§ What you need to do: Pictures aside, reproduce exactly and only the lines from the one containing "Vietnam;Lao, site loc_0201, 2019-02-01" through the end of the records.

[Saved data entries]
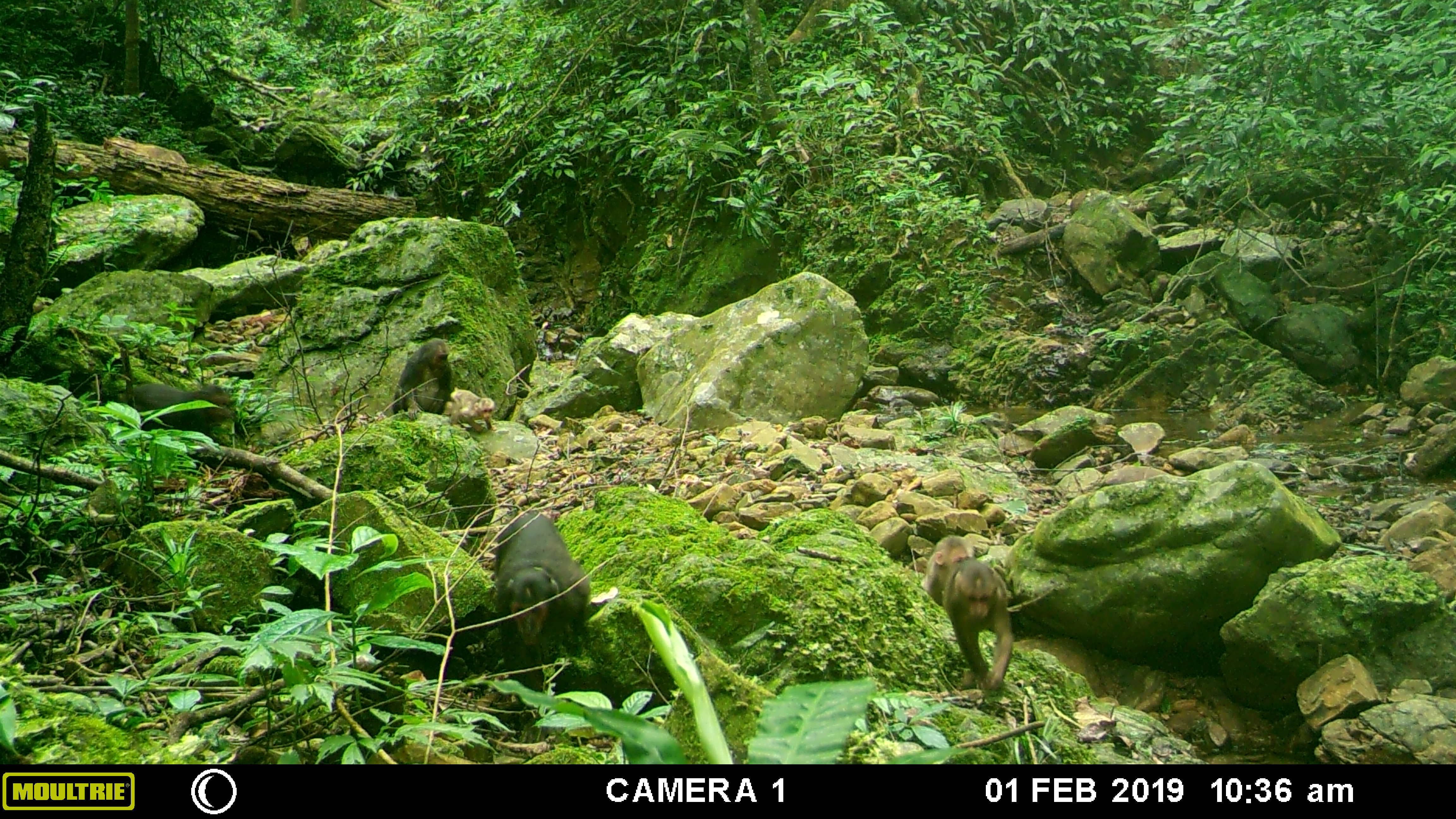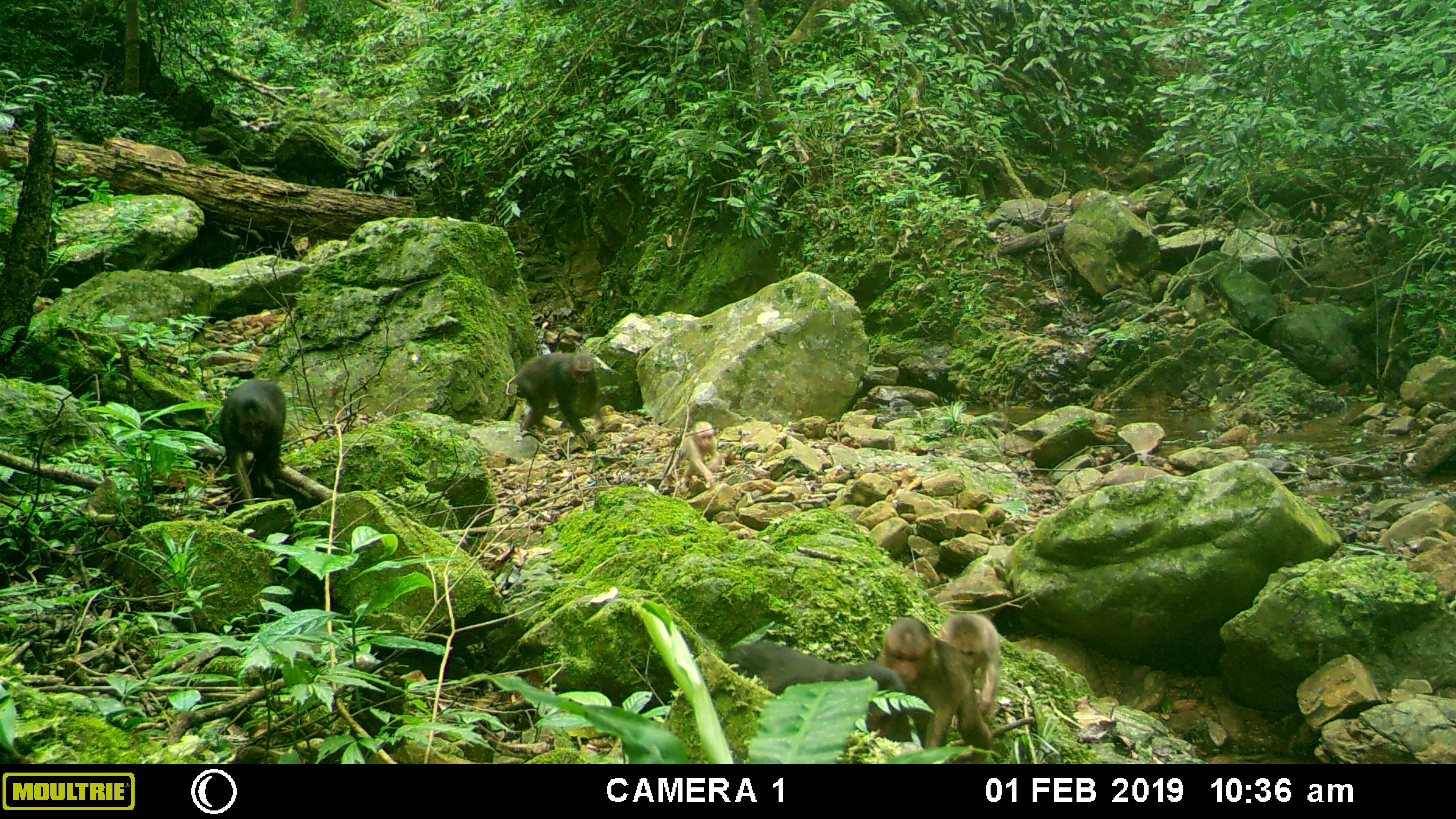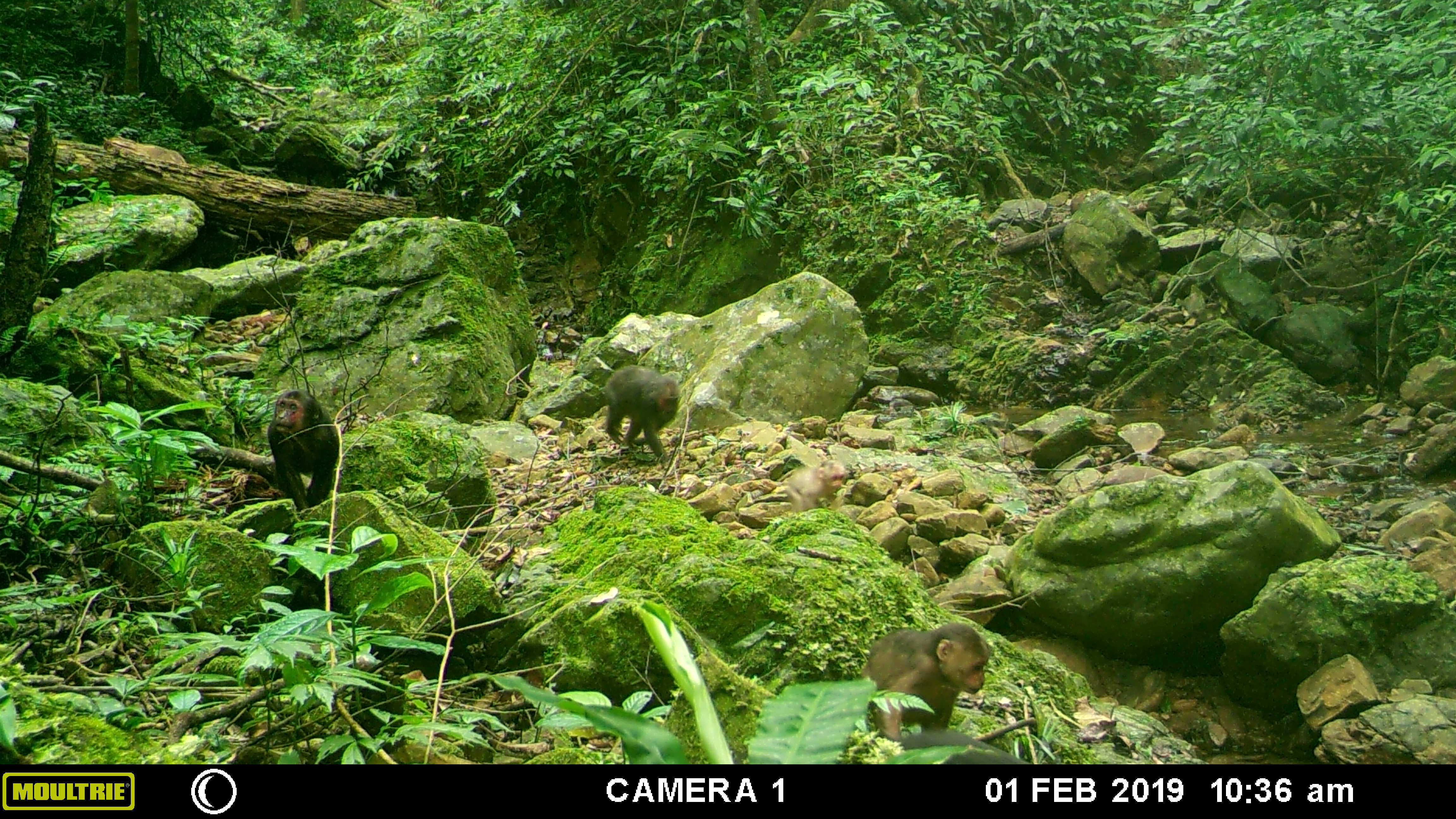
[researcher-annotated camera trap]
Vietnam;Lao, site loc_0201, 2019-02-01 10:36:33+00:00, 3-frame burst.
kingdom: Animalia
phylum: Chordata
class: Mammalia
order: Primates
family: Cercopithecidae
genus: Macaca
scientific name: Macaca arctoides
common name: stump-tailed macaque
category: stump tailed macaque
Stump tailed macaque (stump-tailed macaque) (Macaca arctoides). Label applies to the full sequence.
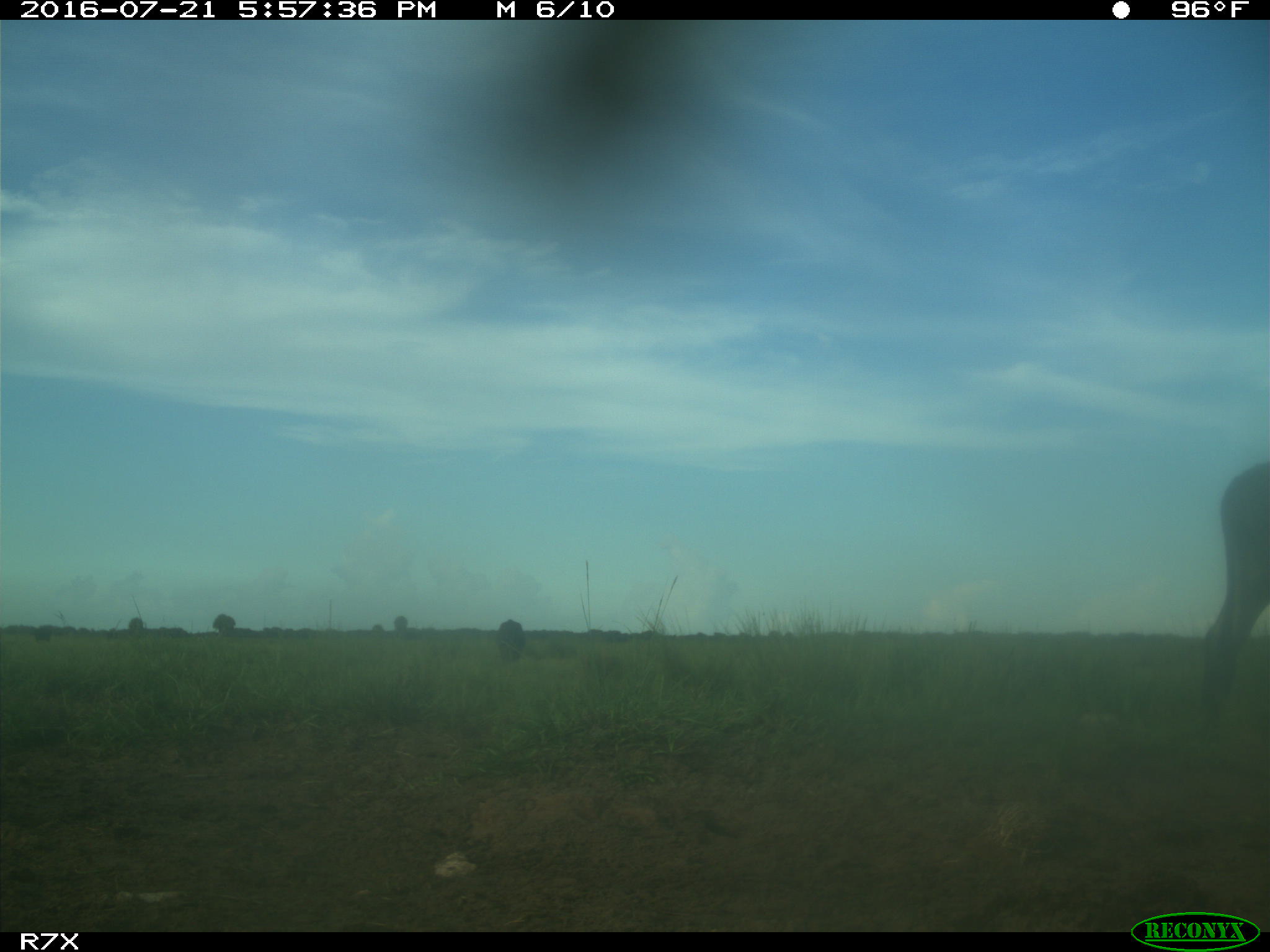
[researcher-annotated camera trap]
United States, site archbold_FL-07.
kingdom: Animalia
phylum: Chordata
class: Mammalia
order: Artiodactyla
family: Bovidae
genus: Bos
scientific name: Bos taurus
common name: domestic cow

§ Answer to the problem:
Vietnam;Lao, site loc_0201, 2019-02-01 10:36:33+00:00, 3-frame burst.
kingdom: Animalia
phylum: Chordata
class: Mammalia
order: Primates
family: Cercopithecidae
genus: Macaca
scientific name: Macaca arctoides
common name: stump-tailed macaque
category: stump tailed macaque
Stump tailed macaque (stump-tailed macaque) (Macaca arctoides). Label applies to the full sequence.
[researcher-annotated camera trap]
United States, site archbold_FL-07.
kingdom: Animalia
phylum: Chordata
class: Mammalia
order: Artiodactyla
family: Bovidae
genus: Bos
scientific name: Bos taurus
common name: domestic cow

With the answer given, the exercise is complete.